The Heritage Foundation’s 2023 Index of US Military Strength found that the military is “weak” and “at growing risk of not being able to meet the demands of defending America’s vital national interests” — marking the first time in the index’s nine-year history that the country has been rated so low, The Washington Examiner reported.
“It is rated as weak relative to the force needed to defend national interests on a global stage against actual challenges in the world as it is rather than as we wish it were,” the index said.
“This is the logical consequence of years of sustained use, underfunding, poorly defined priorities, wildly shifting security policies, exceedingly poor discipline in program execution, and a profound lack of seriousness across the national security establishment even as threats to US interests have surged.”
The Heritage Foundation measured the military’s overall ability to secure victories in two major conflicts at once in different areas of the world. However, it concluded the military force is at risk of being unable to “meet the demands of a single major regional conflict” and would be “ill-equipped to handle two nearly simultaneous” conflicts.

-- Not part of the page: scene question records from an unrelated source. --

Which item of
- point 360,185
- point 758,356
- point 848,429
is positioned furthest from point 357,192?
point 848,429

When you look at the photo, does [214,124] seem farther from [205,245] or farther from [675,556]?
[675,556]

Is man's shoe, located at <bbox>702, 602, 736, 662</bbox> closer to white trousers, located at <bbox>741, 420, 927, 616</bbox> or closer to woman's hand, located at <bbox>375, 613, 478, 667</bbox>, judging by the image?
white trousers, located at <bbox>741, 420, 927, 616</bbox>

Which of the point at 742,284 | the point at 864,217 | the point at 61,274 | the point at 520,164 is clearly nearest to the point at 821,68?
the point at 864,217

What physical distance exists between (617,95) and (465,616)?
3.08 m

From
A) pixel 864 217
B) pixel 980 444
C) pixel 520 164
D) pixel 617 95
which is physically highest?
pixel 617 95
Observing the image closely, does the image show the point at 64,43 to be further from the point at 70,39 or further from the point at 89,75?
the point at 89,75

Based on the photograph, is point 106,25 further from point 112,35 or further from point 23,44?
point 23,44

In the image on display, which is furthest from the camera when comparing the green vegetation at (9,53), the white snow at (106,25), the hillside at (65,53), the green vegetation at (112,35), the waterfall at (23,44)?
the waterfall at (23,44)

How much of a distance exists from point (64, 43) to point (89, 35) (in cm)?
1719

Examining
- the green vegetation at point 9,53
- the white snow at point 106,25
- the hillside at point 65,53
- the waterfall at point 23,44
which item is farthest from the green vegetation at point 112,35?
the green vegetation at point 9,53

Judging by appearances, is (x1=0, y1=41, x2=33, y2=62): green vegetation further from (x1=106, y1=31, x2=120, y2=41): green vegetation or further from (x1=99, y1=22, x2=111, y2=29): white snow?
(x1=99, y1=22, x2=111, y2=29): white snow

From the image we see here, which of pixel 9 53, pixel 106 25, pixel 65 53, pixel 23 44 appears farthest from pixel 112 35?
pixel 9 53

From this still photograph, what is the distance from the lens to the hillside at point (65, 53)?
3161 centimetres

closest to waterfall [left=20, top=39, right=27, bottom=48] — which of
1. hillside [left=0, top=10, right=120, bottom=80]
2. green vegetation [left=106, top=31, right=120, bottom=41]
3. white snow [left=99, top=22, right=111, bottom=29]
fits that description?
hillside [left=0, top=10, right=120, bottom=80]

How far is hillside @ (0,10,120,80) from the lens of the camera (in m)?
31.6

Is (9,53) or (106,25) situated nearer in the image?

The Heritage Foundation listed each of the military branches for individual rankings based on capability, capacity, and readiness, according to the report. The Marine Corps fared the best, receiving an overall “strong” rating — an improvement from its “marginal” rating in 2021.
The Air Force fell to the bottom of the list, receiving an overall “very weak” rating due to struggles with pilot production and retention, leaving “little doubt that it would struggle in war with a peer competitor”. The Navy and Space Force were rated as “weak”, and the Army was considered “marginal”,
The report also analyzed the country’s nuclear capabilities compared to other countries, rating US nuclear weapons as “strong” but trending toward “marginal” or even “weak.”
“No matter how much America desires that the world be a simpler, less threatening place that is more inclined to beneficial economic interactions than violence-laden friction, the patterns of history show that competing powers consistently emerge and that the US must be able to defend its interests in more than one region at a time,” the report said.